[TEXT BLOCK]
FATHERS, SONS AND BOXING: A VOLATILE MIX

When the subject is first broached, Emanuel Steward sighs. Then he laughs but it is not a mirthful laugh. It is the resigned chuckle of a man who has come to know way more about the sad history of fathers and sons in boxing that he'd like.

by Ron Borges

"Usually it doesn't work,'' the Hall of Fame trainer said from his office in Detroit. "There are exceptions but it usually ends up with problems.

"I don't think any other trainer has had as much interaction with fathers and sons as I've had. Believe me, I can tell you some Daddy stories.''

And so he does.

"I remember when I was training Oba Carr and he got knocked down by Livingston Bramble,'' Steward recalled. "His Daddy worked the corner with us and he went crazy. I was pretty cool because Oba was going to be all right but when I tried to talk to the fighter in the corner his father went crazy on national television.

[ROWS]
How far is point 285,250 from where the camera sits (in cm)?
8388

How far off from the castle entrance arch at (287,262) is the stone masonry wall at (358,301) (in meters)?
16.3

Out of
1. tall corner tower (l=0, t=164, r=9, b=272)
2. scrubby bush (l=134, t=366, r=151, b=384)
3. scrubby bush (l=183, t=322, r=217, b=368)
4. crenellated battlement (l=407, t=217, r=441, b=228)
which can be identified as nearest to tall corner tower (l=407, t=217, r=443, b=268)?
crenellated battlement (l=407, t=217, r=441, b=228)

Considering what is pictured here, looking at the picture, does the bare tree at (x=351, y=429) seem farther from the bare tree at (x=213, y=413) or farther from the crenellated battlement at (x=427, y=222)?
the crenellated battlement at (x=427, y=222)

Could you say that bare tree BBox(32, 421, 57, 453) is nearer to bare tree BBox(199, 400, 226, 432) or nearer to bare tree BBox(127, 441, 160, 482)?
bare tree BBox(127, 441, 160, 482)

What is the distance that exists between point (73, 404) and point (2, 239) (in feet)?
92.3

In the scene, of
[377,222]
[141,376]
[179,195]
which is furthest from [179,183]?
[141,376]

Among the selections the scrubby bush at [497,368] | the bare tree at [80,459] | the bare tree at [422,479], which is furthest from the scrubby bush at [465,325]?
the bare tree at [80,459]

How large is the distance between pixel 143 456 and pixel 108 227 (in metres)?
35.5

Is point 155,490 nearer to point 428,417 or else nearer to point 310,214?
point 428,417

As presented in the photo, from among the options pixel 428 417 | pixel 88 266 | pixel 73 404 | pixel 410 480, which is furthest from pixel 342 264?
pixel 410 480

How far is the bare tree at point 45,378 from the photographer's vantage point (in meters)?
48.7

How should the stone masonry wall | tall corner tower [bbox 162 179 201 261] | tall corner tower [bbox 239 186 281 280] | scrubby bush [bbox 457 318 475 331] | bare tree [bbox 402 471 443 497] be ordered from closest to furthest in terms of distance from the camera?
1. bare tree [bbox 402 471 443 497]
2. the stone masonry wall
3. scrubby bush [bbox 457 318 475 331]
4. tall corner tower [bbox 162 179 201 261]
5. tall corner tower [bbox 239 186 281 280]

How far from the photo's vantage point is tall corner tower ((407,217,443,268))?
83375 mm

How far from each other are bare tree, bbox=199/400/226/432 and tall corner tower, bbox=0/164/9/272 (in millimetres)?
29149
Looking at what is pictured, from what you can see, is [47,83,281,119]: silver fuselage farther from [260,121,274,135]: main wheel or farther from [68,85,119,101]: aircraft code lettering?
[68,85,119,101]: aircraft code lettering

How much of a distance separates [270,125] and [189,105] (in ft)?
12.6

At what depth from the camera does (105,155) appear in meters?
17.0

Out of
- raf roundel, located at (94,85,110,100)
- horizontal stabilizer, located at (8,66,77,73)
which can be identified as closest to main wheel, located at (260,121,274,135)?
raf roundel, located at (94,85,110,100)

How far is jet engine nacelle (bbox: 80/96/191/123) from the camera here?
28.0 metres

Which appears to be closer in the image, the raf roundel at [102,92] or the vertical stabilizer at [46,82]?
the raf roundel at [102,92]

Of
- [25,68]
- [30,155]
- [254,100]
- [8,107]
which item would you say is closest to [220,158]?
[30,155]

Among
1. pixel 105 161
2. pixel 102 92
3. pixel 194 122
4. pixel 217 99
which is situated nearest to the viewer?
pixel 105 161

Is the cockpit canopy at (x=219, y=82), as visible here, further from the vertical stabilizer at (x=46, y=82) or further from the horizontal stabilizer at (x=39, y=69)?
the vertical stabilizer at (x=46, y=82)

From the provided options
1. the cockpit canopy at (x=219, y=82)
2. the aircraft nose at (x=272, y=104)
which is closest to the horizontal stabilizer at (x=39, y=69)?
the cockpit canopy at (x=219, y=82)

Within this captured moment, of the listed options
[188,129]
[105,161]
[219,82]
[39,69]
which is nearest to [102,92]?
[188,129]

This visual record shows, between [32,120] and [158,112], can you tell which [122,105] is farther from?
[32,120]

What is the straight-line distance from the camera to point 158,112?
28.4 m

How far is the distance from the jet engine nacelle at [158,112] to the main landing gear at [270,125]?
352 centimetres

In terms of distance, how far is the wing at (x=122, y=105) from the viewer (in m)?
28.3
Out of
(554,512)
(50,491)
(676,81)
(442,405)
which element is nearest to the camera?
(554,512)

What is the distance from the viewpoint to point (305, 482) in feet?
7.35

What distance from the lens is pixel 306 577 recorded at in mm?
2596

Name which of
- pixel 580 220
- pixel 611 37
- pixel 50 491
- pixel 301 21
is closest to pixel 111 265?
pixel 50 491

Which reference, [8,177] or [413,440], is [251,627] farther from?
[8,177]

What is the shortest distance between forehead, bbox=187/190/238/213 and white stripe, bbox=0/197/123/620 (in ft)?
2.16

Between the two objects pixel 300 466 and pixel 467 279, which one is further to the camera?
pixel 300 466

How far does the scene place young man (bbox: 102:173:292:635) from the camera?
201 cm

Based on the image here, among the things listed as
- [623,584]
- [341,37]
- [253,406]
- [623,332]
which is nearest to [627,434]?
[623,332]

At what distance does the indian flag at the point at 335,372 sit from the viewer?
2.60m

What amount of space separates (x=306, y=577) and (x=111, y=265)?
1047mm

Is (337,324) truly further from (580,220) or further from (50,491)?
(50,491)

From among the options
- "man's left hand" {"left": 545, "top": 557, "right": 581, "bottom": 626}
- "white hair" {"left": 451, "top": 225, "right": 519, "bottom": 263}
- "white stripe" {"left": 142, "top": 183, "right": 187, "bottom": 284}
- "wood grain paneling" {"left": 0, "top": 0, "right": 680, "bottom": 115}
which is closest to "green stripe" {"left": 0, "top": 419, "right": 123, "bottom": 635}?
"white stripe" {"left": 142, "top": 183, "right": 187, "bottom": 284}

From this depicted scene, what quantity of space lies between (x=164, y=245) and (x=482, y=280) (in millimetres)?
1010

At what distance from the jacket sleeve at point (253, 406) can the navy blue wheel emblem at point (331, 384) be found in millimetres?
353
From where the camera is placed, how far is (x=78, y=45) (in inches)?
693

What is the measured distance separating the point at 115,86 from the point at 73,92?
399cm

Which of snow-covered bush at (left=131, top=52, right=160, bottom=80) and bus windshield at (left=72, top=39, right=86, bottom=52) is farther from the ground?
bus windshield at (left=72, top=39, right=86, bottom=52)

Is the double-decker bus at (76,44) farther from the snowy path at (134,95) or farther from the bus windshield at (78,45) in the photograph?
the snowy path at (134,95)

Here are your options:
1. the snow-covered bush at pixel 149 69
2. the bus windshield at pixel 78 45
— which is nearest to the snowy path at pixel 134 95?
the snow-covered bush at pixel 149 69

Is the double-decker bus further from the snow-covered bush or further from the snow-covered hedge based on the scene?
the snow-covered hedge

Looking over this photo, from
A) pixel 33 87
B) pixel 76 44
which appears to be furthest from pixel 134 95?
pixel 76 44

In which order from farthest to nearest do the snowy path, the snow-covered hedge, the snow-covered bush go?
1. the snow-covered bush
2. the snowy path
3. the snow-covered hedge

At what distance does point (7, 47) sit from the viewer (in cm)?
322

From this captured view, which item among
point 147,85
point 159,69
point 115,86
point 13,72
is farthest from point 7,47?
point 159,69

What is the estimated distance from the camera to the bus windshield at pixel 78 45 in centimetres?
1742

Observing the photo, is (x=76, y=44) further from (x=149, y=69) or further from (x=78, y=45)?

[EXERCISE INSTRUCTIONS] Echo the stretch of the boxing article from "When the subject" through "on national television.", copying it word for word.

[EXERCISE ANSWER]
When the subject is first broached, Emanuel Steward sighs. Then he laughs but it is not a mirthful laugh. It is the resigned chuckle of a man who has come to know way more about the sad history of fathers and sons in boxing that he'd like.

by Ron Borges

"Usually it doesn't work,'' the Hall of Fame trainer said from his office in Detroit. "There are exceptions but it usually ends up with problems.

"I don't think any other trainer has had as much interaction with fathers and sons as I've had. Believe me, I can tell you some Daddy stories.''

And so he does.

"I remember when I was training Oba Carr and he got knocked down by Livingston Bramble,'' Steward recalled. "His Daddy worked the corner with us and he went crazy. I was pretty cool because Oba was going to be all right but when I tried to talk to the fighter in the corner his father went crazy on national television.